Slough in Berkshire is in third place, down from 1,022.5 to 714.9, with 1,069 new cases.

The findings from the React study show infections in England have flattened but are at the highest level recorded by the researchers, with the indication of a decline in the last week of the survey.

The main findings from the eighth round of the study suggest national prevalence was 1.57%, or 157 per 10,000 people infected, and it estimated the national R number to be at 0.98 with a range of 0.92 to 1.04.

Regional prevalence was highest in London at 2.83%, while in the South West it was 0.87%.

Professor Elliott said: “The number of people infected with the virus is at the highest level that we’ve recorded since we began testing last May.

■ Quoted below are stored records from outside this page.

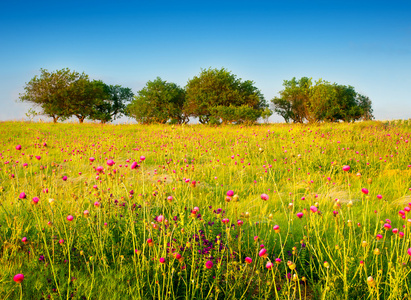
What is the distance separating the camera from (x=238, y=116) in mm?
27328

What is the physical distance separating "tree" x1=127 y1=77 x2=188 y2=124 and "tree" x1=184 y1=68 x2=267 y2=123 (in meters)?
2.56

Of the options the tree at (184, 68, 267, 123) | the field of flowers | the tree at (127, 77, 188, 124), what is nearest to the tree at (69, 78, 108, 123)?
the tree at (127, 77, 188, 124)

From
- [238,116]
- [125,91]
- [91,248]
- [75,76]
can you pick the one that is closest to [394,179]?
[91,248]

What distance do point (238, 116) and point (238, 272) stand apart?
25.7 m

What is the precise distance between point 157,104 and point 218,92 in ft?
28.4

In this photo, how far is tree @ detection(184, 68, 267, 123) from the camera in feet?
107

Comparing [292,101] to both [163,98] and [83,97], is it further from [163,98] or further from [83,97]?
[83,97]

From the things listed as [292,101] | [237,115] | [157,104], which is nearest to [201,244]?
[237,115]

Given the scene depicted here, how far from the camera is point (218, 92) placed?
33312 mm

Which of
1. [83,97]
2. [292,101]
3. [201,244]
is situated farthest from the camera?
[292,101]

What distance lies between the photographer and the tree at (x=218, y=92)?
32531mm

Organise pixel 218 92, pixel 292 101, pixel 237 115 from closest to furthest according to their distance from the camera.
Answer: pixel 237 115
pixel 218 92
pixel 292 101

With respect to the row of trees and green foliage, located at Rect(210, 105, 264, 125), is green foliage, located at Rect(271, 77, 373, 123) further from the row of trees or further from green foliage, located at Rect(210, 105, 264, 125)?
green foliage, located at Rect(210, 105, 264, 125)

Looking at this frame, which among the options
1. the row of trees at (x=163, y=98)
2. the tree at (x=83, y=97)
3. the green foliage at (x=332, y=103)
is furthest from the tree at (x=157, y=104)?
the green foliage at (x=332, y=103)
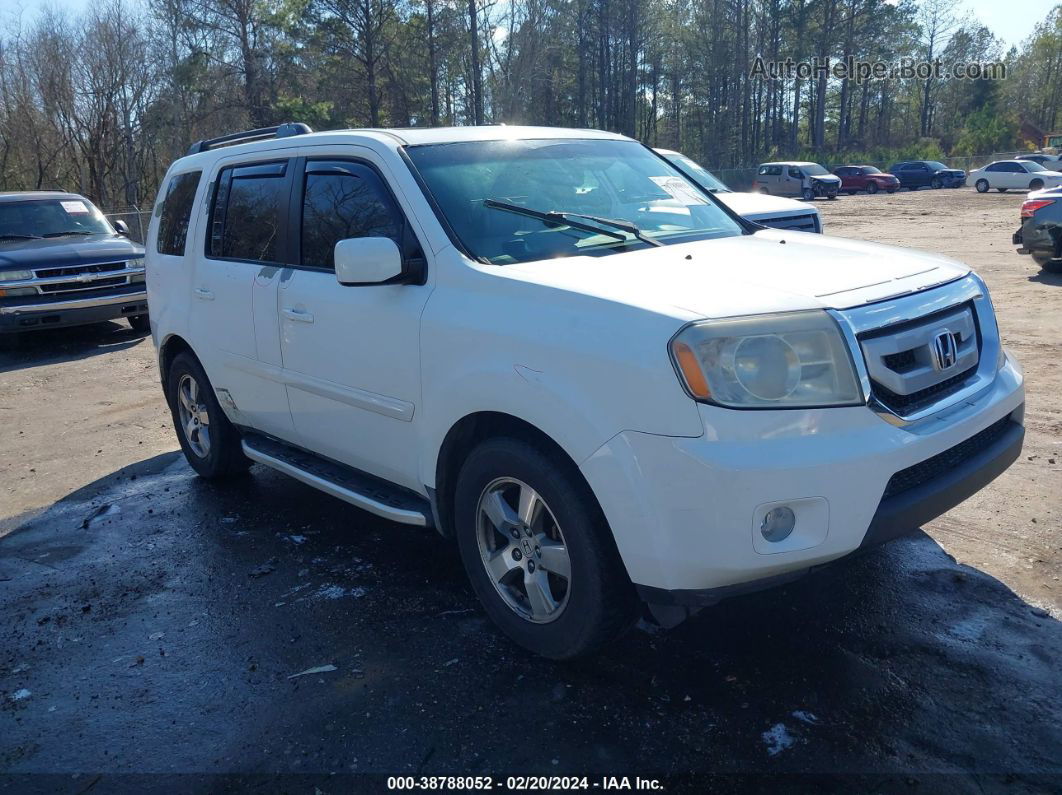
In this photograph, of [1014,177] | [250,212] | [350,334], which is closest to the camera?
[350,334]

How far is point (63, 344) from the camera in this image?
470 inches

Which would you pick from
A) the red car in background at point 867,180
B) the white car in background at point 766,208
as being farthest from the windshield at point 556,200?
the red car in background at point 867,180

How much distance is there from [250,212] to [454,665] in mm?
2785

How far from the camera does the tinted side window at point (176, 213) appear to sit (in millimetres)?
5617

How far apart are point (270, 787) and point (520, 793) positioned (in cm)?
79

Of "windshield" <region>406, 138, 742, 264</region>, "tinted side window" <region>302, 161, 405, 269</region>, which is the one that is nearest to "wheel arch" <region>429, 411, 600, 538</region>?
"windshield" <region>406, 138, 742, 264</region>

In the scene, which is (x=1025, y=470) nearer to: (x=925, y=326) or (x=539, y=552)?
(x=925, y=326)

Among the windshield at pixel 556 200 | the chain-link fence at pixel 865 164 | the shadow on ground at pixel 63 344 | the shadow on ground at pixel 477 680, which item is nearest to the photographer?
the shadow on ground at pixel 477 680

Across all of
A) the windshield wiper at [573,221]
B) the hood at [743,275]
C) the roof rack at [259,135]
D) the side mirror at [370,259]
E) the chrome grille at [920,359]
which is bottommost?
the chrome grille at [920,359]

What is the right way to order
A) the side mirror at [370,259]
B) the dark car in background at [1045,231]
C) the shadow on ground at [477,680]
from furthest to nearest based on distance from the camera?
the dark car in background at [1045,231]
the side mirror at [370,259]
the shadow on ground at [477,680]

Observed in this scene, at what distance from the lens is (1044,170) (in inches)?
1623

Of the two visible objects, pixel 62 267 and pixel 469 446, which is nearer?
pixel 469 446

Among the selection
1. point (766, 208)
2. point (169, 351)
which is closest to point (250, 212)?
point (169, 351)

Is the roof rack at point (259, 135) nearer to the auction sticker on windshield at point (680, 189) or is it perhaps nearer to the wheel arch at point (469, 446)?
the auction sticker on windshield at point (680, 189)
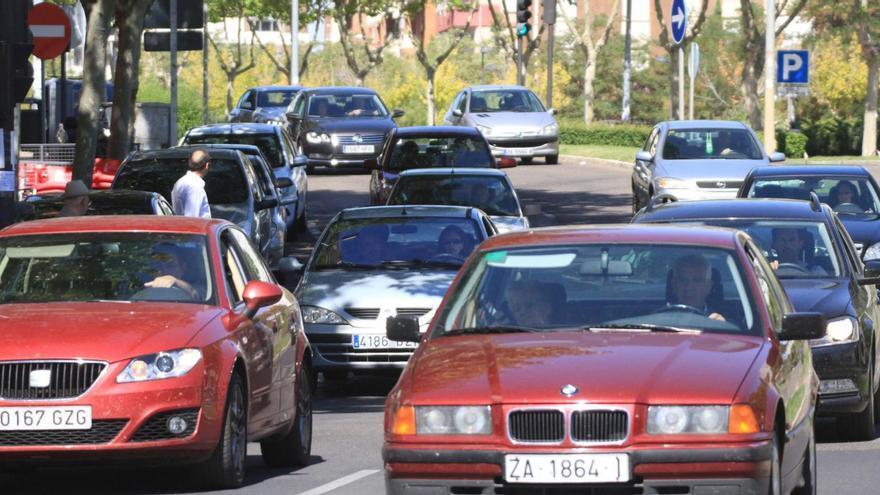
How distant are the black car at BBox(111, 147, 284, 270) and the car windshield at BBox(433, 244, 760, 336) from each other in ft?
43.8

“We’re not seeing the sharp drop in infections that happened under the first lockdown and if infections aren’t brought down significantly, hospitals won’t be able to cope with the number of people that need critical care.

“We all need to stay at home wherever possible and help bring the virus under control and protect our already over-stretched health system.”

Prof Elliott added: “I think the suggestion now that there is a decline happening, particularly in some regions may reflect now that the restrictions through lockdown are beginning to have some effect on the prevalence.”

He said that even though there is a suggestion of “a downtick”, it is by no means as fast as happened in the first lockdown.

“When we were first in the field in May, there was a rapid decline in prevalence,” he said.

The researchers say it will be some time before the impact of vaccination reduces pressures on hospitals.